‘Just heard about this petition at the 3rd European Bone
network Meeting. The power of people, patients and their advocates is the way
forward to change this law and get access to new drugs for children/TYA with
cancer... I hope I have set up a train of emails in my department for all my
colleagues to do the same’
Bernadette Brennan, Consultant Paediatric
Oncologist, UK
This
is one of the thousand plus positive responses to the online campaign we ran
during September, Childhood Cancer Awareness month. The idea was cooked up by
five of us over the dinner table at the Childhood Cancer International
conference in Sweden in May. Three months later, our website
went live calling for ‘basic changes to European Law to speed up
access to newer, kinder and potentially better drugs for more children and
teenagers with cancer.’
E-petitions are of course ten a penny but our intention has been to use support garnered over September to demonstrate that there is a real desire for change within the childhood cancer community and to take this as ‘ammo’ when we push for reform of the Paediatric Medicines Regulation in the months ahead.

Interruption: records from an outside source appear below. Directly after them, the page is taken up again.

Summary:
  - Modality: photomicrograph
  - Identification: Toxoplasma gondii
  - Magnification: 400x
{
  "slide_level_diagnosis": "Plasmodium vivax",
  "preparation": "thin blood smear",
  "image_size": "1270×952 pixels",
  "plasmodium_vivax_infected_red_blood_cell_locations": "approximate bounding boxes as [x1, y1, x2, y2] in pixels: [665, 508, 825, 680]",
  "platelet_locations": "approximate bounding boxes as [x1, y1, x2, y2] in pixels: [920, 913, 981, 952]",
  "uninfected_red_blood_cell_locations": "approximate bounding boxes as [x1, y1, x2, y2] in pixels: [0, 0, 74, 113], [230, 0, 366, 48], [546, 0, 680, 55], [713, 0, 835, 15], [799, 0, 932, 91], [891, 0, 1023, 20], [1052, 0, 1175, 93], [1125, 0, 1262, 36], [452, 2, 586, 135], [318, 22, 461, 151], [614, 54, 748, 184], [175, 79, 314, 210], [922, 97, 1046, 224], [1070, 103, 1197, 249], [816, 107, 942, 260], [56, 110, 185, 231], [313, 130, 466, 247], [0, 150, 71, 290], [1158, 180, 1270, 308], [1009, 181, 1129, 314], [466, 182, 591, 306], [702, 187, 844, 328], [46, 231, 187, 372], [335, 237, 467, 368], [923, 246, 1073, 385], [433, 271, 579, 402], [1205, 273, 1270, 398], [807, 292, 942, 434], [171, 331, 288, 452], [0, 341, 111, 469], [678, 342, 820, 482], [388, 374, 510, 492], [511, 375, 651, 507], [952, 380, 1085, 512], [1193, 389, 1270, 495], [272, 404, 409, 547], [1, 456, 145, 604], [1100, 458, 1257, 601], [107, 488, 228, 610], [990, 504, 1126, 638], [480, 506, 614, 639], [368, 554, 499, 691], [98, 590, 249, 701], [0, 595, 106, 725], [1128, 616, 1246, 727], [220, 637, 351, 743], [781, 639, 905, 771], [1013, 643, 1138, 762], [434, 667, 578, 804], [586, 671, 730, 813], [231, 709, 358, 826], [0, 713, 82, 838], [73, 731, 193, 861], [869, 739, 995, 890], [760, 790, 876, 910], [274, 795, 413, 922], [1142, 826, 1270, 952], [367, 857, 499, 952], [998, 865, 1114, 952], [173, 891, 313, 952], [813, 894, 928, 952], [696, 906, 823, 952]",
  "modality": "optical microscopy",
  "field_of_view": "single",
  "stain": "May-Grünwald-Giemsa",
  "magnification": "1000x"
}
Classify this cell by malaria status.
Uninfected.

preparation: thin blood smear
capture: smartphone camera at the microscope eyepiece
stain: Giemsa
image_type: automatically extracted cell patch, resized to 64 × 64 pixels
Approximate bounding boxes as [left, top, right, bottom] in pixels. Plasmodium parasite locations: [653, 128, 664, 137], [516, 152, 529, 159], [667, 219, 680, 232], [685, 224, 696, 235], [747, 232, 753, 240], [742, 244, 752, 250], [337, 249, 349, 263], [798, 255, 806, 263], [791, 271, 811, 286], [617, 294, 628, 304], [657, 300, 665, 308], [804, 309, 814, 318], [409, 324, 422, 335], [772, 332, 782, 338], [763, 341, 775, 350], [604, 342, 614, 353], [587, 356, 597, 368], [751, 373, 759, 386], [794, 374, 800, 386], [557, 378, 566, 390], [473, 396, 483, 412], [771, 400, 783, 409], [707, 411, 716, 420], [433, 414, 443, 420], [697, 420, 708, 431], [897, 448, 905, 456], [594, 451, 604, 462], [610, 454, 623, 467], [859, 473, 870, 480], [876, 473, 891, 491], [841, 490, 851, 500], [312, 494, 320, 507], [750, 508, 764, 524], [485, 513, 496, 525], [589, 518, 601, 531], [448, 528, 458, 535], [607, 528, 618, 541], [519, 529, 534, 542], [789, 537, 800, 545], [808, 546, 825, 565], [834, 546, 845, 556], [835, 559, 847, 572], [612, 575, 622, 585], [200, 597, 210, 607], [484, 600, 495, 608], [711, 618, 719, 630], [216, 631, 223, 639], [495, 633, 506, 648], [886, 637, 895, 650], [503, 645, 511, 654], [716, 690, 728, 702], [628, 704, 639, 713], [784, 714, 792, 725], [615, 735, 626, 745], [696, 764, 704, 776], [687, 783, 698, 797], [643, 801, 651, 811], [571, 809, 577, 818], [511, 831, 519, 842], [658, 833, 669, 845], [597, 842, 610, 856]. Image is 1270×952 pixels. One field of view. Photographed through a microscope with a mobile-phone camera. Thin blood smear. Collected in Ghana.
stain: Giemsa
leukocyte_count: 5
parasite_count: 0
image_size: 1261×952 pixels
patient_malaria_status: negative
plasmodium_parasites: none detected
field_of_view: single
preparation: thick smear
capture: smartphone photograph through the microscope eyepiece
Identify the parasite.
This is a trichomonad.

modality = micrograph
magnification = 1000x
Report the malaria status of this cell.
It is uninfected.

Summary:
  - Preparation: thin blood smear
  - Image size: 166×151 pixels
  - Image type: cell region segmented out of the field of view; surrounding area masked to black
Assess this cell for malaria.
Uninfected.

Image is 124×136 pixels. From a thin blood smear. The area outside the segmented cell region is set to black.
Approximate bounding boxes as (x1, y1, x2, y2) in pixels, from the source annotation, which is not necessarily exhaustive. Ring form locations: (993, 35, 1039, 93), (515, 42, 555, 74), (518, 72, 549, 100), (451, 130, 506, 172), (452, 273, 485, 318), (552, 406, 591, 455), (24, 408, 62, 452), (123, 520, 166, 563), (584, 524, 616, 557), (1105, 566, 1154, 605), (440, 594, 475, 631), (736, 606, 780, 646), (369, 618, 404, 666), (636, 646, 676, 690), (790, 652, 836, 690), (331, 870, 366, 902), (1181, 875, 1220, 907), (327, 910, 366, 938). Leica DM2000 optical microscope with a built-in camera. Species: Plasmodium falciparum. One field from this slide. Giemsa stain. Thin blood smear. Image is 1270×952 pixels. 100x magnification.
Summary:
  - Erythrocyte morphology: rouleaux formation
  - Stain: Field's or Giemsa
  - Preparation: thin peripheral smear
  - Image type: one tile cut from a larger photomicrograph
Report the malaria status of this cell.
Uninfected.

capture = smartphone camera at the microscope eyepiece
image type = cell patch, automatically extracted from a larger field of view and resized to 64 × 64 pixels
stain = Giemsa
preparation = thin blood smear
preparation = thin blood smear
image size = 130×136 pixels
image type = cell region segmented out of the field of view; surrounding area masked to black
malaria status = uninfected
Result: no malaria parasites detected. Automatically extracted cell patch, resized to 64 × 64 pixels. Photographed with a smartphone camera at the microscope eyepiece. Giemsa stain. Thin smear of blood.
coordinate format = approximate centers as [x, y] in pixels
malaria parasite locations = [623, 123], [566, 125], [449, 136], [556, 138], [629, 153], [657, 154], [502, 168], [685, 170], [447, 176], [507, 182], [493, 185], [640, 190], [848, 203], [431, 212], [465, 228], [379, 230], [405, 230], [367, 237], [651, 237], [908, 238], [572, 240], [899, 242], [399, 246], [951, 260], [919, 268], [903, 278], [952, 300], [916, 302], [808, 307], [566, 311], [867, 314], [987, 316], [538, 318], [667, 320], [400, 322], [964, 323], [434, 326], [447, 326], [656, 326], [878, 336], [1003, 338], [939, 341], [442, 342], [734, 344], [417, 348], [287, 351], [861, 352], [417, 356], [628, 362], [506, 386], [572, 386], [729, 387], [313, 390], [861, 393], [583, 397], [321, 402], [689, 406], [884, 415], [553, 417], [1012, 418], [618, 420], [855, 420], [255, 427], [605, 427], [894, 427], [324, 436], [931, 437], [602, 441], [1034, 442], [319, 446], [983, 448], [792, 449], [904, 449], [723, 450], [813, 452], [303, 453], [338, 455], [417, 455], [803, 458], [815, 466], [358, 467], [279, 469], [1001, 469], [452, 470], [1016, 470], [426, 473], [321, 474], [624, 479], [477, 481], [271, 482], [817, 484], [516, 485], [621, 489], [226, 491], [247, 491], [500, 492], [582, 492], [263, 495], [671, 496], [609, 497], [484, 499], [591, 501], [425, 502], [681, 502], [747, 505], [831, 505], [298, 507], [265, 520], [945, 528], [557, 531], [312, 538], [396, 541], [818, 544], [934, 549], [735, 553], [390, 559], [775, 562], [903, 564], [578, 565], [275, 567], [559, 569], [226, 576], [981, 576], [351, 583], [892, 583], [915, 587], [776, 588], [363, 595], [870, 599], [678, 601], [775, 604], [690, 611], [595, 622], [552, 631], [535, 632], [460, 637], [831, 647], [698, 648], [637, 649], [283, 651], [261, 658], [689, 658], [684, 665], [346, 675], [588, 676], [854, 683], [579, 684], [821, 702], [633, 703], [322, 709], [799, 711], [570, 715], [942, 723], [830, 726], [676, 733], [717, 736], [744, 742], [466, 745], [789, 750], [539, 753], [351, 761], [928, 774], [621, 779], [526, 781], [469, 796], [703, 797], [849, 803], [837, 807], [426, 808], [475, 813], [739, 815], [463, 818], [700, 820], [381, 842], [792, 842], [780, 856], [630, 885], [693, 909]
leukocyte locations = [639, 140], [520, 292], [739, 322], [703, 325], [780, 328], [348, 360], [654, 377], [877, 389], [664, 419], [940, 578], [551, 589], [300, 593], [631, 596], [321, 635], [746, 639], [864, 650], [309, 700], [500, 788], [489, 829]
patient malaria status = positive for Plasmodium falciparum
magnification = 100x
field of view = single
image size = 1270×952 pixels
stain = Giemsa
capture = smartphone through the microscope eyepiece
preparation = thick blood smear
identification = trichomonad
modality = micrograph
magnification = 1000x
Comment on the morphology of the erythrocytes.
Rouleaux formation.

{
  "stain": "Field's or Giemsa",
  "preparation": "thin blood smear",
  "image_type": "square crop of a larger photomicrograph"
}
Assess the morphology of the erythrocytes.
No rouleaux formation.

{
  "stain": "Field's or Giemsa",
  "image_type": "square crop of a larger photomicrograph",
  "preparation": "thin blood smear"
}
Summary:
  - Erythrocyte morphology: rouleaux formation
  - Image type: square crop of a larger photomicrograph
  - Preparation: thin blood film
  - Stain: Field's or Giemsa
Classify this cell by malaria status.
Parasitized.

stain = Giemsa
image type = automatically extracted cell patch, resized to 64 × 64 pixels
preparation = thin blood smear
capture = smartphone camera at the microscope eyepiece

My belief is that the quality rather than the quantity of the support posted on the website gives our campaign its credibility. Major international networks like SIOPE and ITCC have signed up and, of equal value, grassroots organisations have recognised the relevance of the campaign to the ordinary families they represent. The big names of paediatric oncology have been willing to give their celebrity endorsement but what for me is equally telling are the messages from the carers and survivors of the desperate need for change.
Ida Borhan, Manager, Malaysia: “My daughter Irdina lost a battle no child should endure, let alone lose.”
Where do we take these messages? Well, we’ll be meeting members of the paediatric committee of the European Medicines Agency in November but our first stop was the Cancer Drugs Development Forum (CDDF) in London in the first week of October. CDDF are the platform responsible for knocking the Paediatric Medicines Regulation into shape and the two working group meetings there, though productive, included some surprising revelations. Until the dust has settled and we’ve made sense of what was said, I’ll leave reporting on where the process of reforming the Regulation now stands.